Are Large Language Models Effective Knowledge Graph Constructors?
Ruirui Chen, Weifeng Jiang, Chengwei Qin, Bo Xiong, Fiona Liausvia, Dongkyu Choi, Boon Kiat Quek
TL;DR
This paper tackles knowledge graph construction from text using large language models by proposing a hierarchical extraction framework that progresses from initial extraction to splitting and abstraction, while integrating coreference resolution, entity deduplication, and source tracing. It evaluates six diverse LLMs in a zero-shot setting on 3,216 sentences from papers about children's mental well-being, using both structural (Fraction in Giant Component, $F_{GC} = \frac{|C_{max}|}{|V|}$) and semantic (GPT-4.1-based) judgments across stages. The authors demonstrate that the hierarchical approach improves graph connectivity and semantic coherence, though model-specific trade-offs exist in accuracy, coverage, and computation time, and they emphasize the necessity of human validation for gold-standard KG quality.
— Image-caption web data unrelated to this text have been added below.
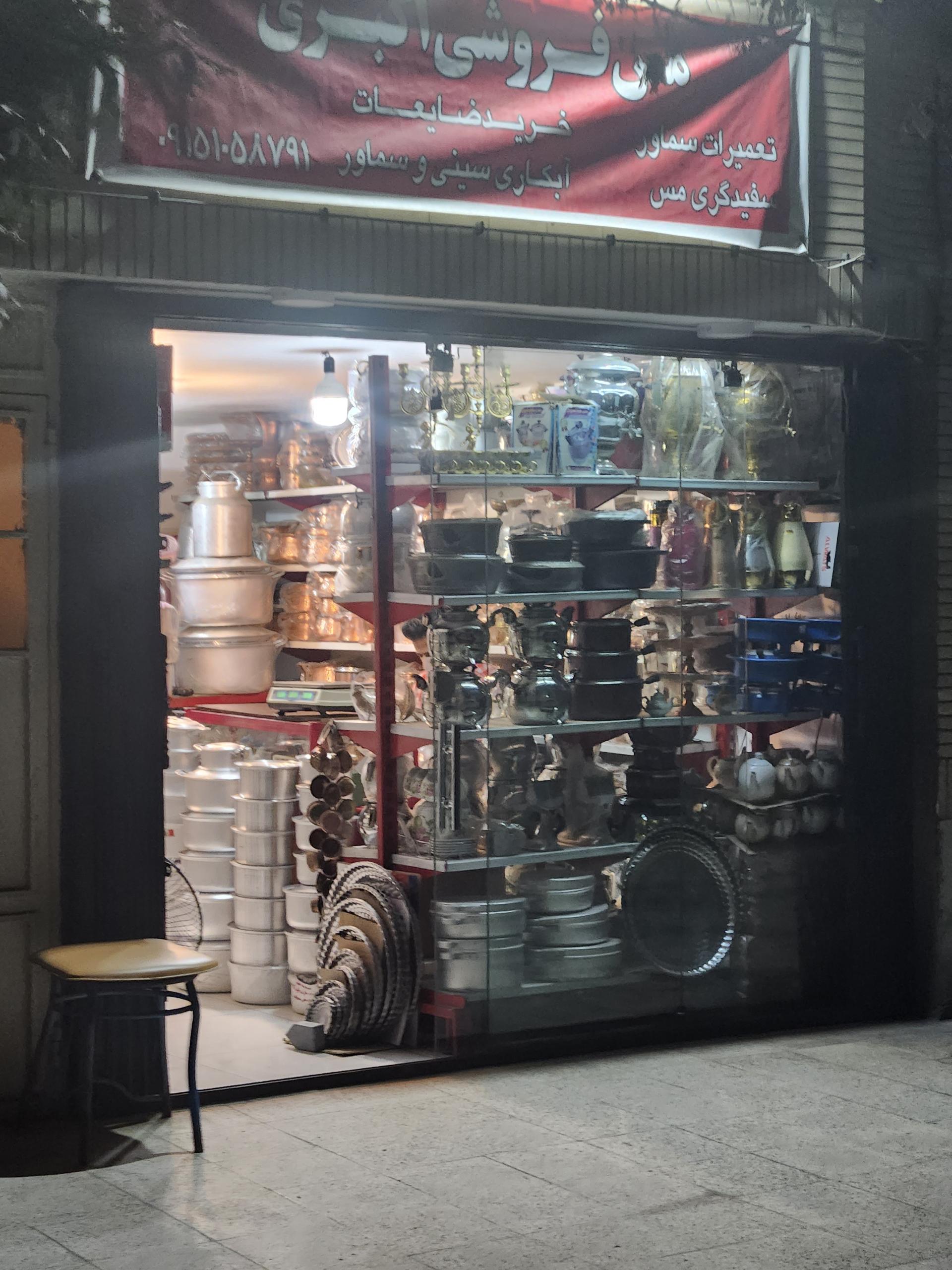 عکس مس فروشی اکبری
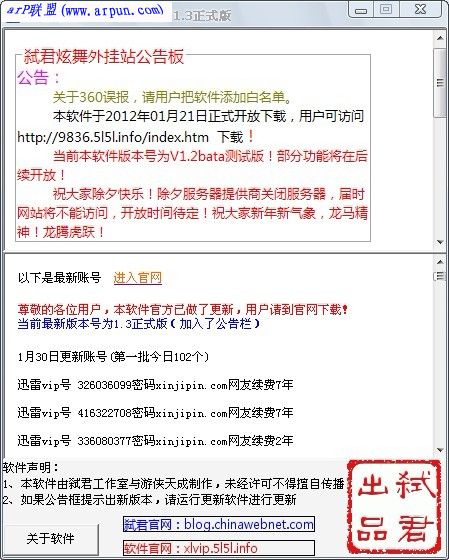 弑君迅雷VIP获取器v1.5(迅雷VIP获取器)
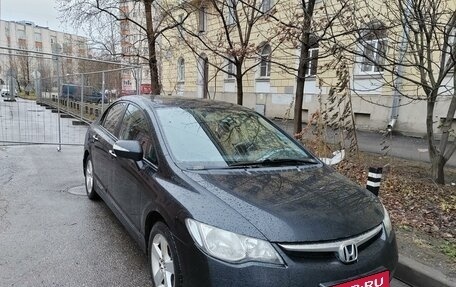 Honda Civic VIII, 2007 год, 710 000 рублей, 13 фотография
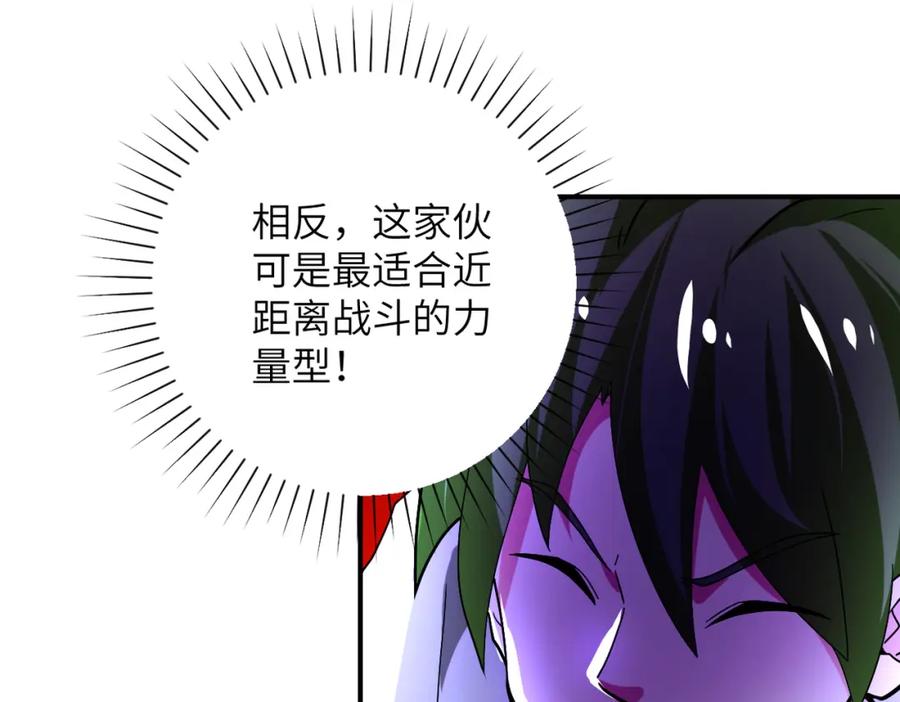 末世超级系统 第369话 残星的实力 第18页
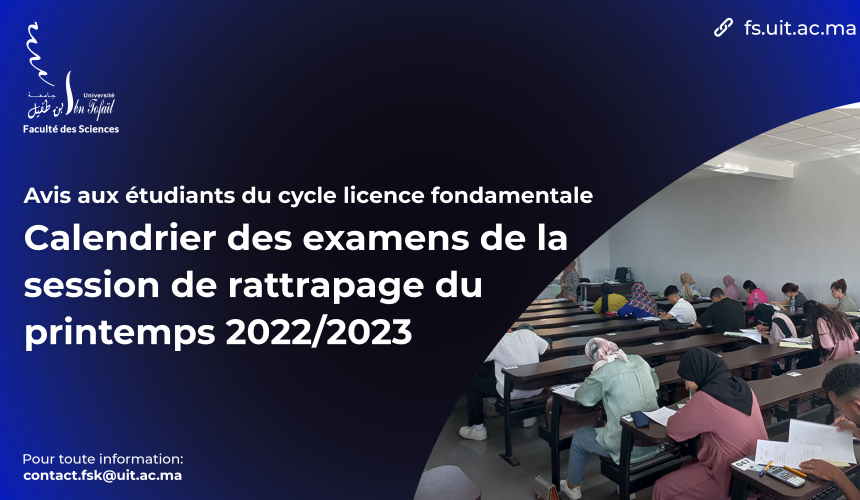 Calendrier des examens de la session de rattrapage du printemps 2022/2023 – sans locaux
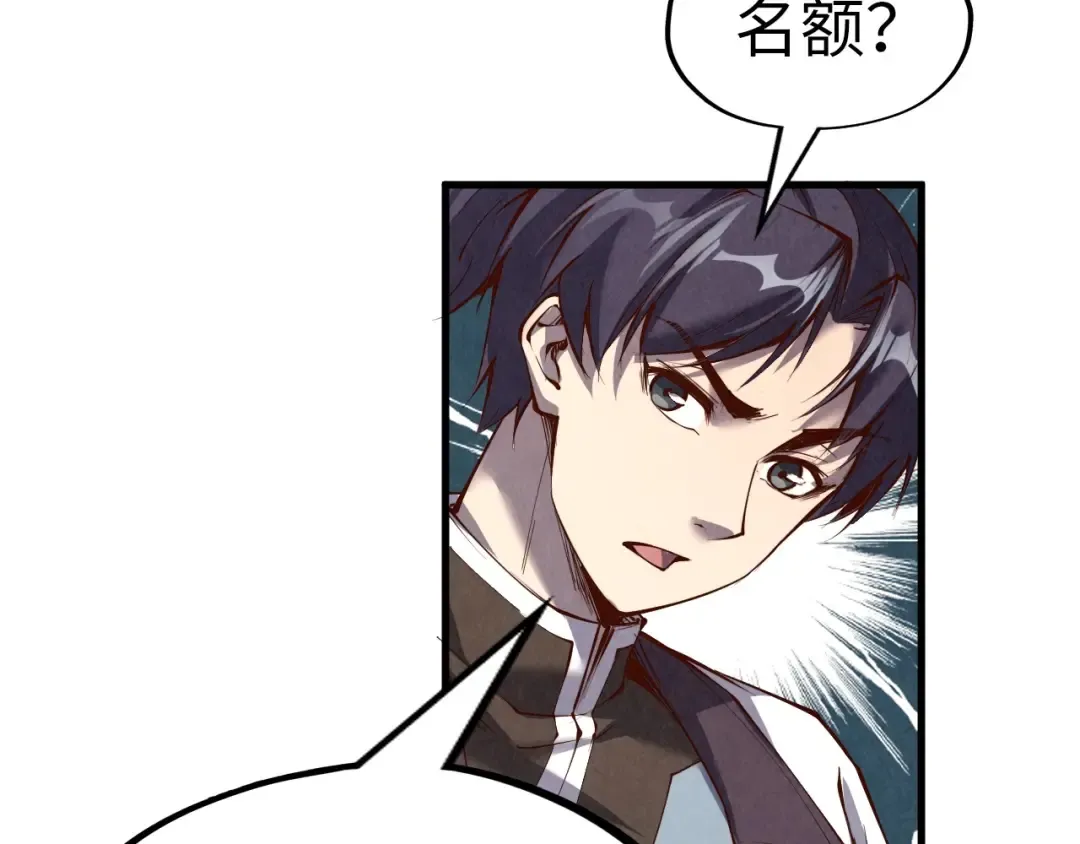 第203话 论茶 第129页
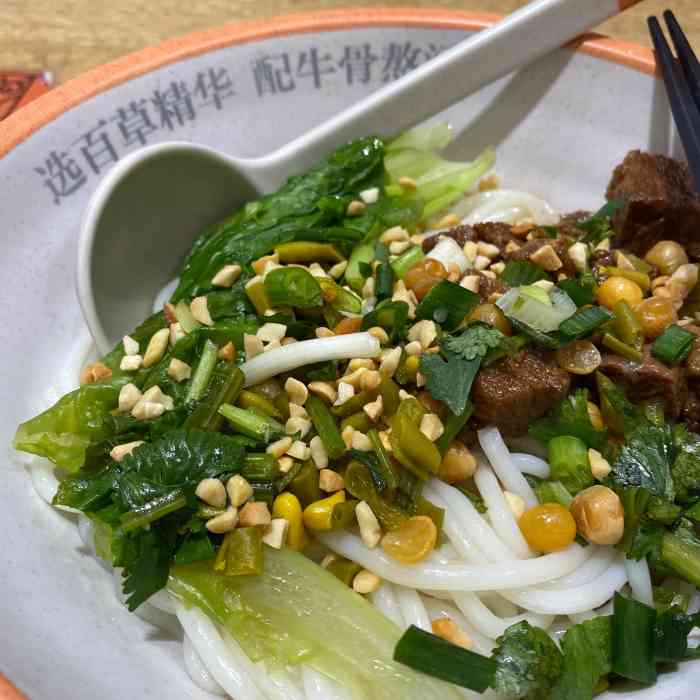 嗦粉佬(桂林路店)-"27一碗米粉 属实不便宜 口味比较清淡 .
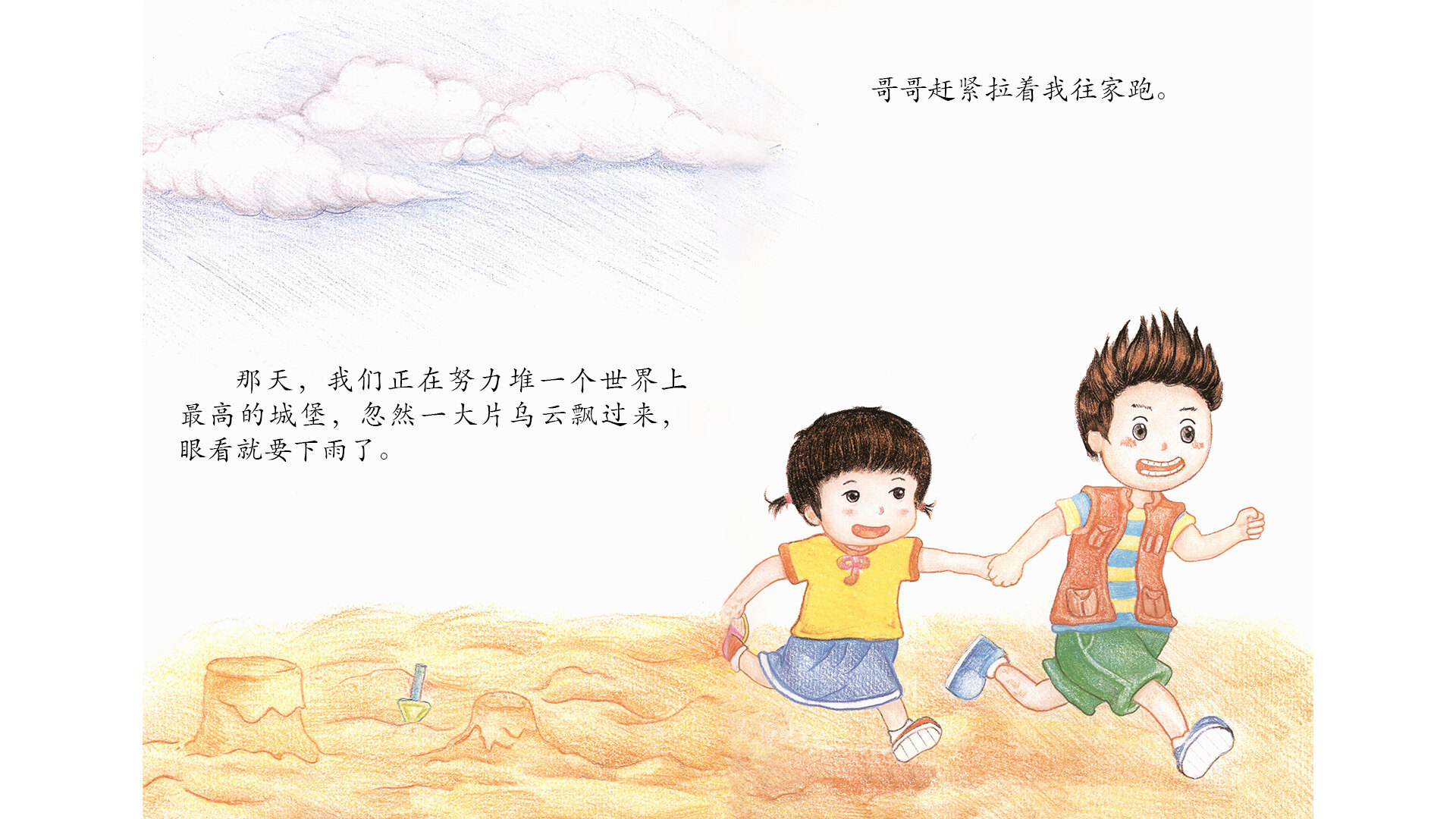 豆豆，去把手洗干净绘本故事第4页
A released dataset of LLM-generated KGs aims to promote transparent, reliable applications in healthcare and other high-stakes domains, while highlighting open challenges in long-text prompting, evaluation, and downstream task integration.
Abstract
Knowledge graphs (KGs) are vital for knowledge-intensive tasks and have shown promise in reducing hallucinations in large language models (LLMs). However, constructing high-quality KGs remains difficult, requiring accurate information extraction and structured representations that support interpretability and downstream utility. Existing LLM-based approaches often focus narrowly on entity and relation extraction, limiting coverage to sentence-level contexts or relying on predefined schemas. We propose a hierarchical extraction framework that organizes information at multiple levels, enabling the creation of semantically rich and well-structured KGs. Using state-of-the-art LLMs, we extract and construct knowledge graphs and evaluate them comprehensively from both structural and semantic perspectives. Our results highlight the strengths and shortcomings of current LLMs in KG construction and identify key challenges for future work. To advance research in this area, we also release a curated dataset of LLM-generated KGs derived from research papers on children's mental well-being. This resource aims to foster more transparent, reliable, and impactful applications in high-stakes domains such as healthcare.